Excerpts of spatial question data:
━━━━━━━━━━━━━━━━━━━━
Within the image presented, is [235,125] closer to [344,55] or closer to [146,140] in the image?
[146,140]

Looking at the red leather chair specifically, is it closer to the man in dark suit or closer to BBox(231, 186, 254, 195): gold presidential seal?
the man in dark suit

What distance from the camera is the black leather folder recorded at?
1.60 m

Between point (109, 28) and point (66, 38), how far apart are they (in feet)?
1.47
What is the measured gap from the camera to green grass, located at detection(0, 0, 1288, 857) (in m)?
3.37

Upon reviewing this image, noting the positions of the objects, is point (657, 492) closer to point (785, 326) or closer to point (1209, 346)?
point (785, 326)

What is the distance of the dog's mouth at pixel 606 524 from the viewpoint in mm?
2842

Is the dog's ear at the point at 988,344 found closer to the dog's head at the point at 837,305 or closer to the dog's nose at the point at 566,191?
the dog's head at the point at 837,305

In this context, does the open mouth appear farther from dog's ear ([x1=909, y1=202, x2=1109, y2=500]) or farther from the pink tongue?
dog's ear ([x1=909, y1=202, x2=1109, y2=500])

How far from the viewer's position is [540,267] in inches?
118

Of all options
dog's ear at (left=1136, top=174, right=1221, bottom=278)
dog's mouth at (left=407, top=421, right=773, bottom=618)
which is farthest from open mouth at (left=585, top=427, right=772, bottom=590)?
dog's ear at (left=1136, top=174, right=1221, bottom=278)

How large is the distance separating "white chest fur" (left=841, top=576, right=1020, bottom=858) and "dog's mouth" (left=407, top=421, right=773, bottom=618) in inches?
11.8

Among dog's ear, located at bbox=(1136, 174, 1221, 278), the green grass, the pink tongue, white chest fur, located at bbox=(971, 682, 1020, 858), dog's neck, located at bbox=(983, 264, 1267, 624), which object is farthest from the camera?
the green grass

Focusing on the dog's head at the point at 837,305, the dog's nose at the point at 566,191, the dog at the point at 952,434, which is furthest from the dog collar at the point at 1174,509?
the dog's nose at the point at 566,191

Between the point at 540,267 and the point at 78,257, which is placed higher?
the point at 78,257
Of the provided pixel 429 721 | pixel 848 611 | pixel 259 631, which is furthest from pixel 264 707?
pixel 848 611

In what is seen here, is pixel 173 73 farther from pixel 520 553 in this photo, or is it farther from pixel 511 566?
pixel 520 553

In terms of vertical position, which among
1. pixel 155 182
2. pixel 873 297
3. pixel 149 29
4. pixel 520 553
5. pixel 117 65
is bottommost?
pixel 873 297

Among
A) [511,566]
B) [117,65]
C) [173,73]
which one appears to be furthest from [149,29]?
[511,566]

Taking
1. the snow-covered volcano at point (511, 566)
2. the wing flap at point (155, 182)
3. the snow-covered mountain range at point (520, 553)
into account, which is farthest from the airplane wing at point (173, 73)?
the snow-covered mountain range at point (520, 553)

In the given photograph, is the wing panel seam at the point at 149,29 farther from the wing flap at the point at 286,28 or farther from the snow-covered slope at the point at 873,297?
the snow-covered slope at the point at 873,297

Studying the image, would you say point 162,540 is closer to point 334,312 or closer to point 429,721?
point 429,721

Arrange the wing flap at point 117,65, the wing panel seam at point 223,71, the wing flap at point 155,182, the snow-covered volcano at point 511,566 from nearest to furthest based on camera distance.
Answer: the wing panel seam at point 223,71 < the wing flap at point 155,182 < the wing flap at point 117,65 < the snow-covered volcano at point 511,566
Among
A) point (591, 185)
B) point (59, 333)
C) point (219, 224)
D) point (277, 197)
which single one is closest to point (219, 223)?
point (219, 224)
━━━━━━━━━━━━━━━━━━━━
Change every occurrence of "closer to" in the material to "nearer to", leaving everything else unchanged.

Within the image presented, is [235,125] nearer to [344,55] or nearer to [146,140] in the image?
[146,140]

Looking at the red leather chair specifically, is it nearer to the man in dark suit or nearer to BBox(231, 186, 254, 195): gold presidential seal?
the man in dark suit

What distance from the camera is the black leather folder recorded at?
1.60 m

Between point (109, 28) and point (66, 38), how far apart are they (in feet)?
1.47
What is the measured gap from the camera to green grass, located at detection(0, 0, 1288, 857) (in m)?
3.37

Upon reviewing this image, noting the positions of the objects, is point (657, 492) nearer to point (785, 326) or nearer to point (1209, 346)?
point (785, 326)

What is the distance of the dog's mouth at pixel 606 524 from the viewpoint in mm?
2842

Is the dog's ear at the point at 988,344 found nearer to the dog's head at the point at 837,305 or nearer to the dog's nose at the point at 566,191?
the dog's head at the point at 837,305

In this context, does the open mouth appear farther from dog's ear ([x1=909, y1=202, x2=1109, y2=500]) or farther from the pink tongue?
dog's ear ([x1=909, y1=202, x2=1109, y2=500])

How far from the viewer's position is [540,267] in inches?
118

Of all options
dog's ear at (left=1136, top=174, right=1221, bottom=278)
dog's mouth at (left=407, top=421, right=773, bottom=618)
which is farthest from open mouth at (left=585, top=427, right=772, bottom=590)?
dog's ear at (left=1136, top=174, right=1221, bottom=278)

How large is the distance separating "white chest fur" (left=841, top=576, right=1020, bottom=858) and "dog's mouth" (left=407, top=421, right=773, bottom=618) in inches?
11.8

Among dog's ear, located at bbox=(1136, 174, 1221, 278), the green grass, the pink tongue, white chest fur, located at bbox=(971, 682, 1020, 858), dog's neck, located at bbox=(983, 264, 1267, 624), which object is farthest from the camera?
the green grass

Focusing on the dog's head at the point at 837,305, the dog's nose at the point at 566,191, the dog at the point at 952,434, which is furthest from the dog collar at the point at 1174,509?
the dog's nose at the point at 566,191

Between the point at 540,267 and the point at 78,257, which is placed higher?
the point at 78,257
Of the provided pixel 429 721 | pixel 848 611 | pixel 259 631, which is furthest from pixel 264 707?
pixel 848 611

In what is seen here, is pixel 173 73 farther from pixel 520 553 in this photo, or is it farther from pixel 511 566?
pixel 520 553

In terms of vertical position, which among
1. pixel 155 182
2. pixel 873 297
3. pixel 149 29
4. pixel 520 553
5. pixel 117 65
is bottommost?
pixel 873 297

Among
A) [511,566]
B) [117,65]
C) [173,73]
which one appears to be furthest from [149,29]?
[511,566]

Taking
1. the snow-covered volcano at point (511, 566)
2. the wing flap at point (155, 182)
3. the snow-covered mountain range at point (520, 553)
into account, which is farthest from the airplane wing at point (173, 73)?
the snow-covered mountain range at point (520, 553)

In the given photograph, is the wing panel seam at the point at 149,29 farther from the wing flap at the point at 286,28 or farther from the snow-covered slope at the point at 873,297?
the snow-covered slope at the point at 873,297

Studying the image, would you say point 162,540 is nearer to point 334,312 or nearer to point 429,721?
point 429,721

Arrange the wing flap at point 117,65, the wing panel seam at point 223,71, the wing flap at point 155,182, the snow-covered volcano at point 511,566 from nearest to furthest based on camera distance.
Answer: the wing panel seam at point 223,71 < the wing flap at point 155,182 < the wing flap at point 117,65 < the snow-covered volcano at point 511,566
Among
A) point (591, 185)
B) point (59, 333)
C) point (219, 224)
D) point (277, 197)
which single one is closest to point (219, 223)?
point (219, 224)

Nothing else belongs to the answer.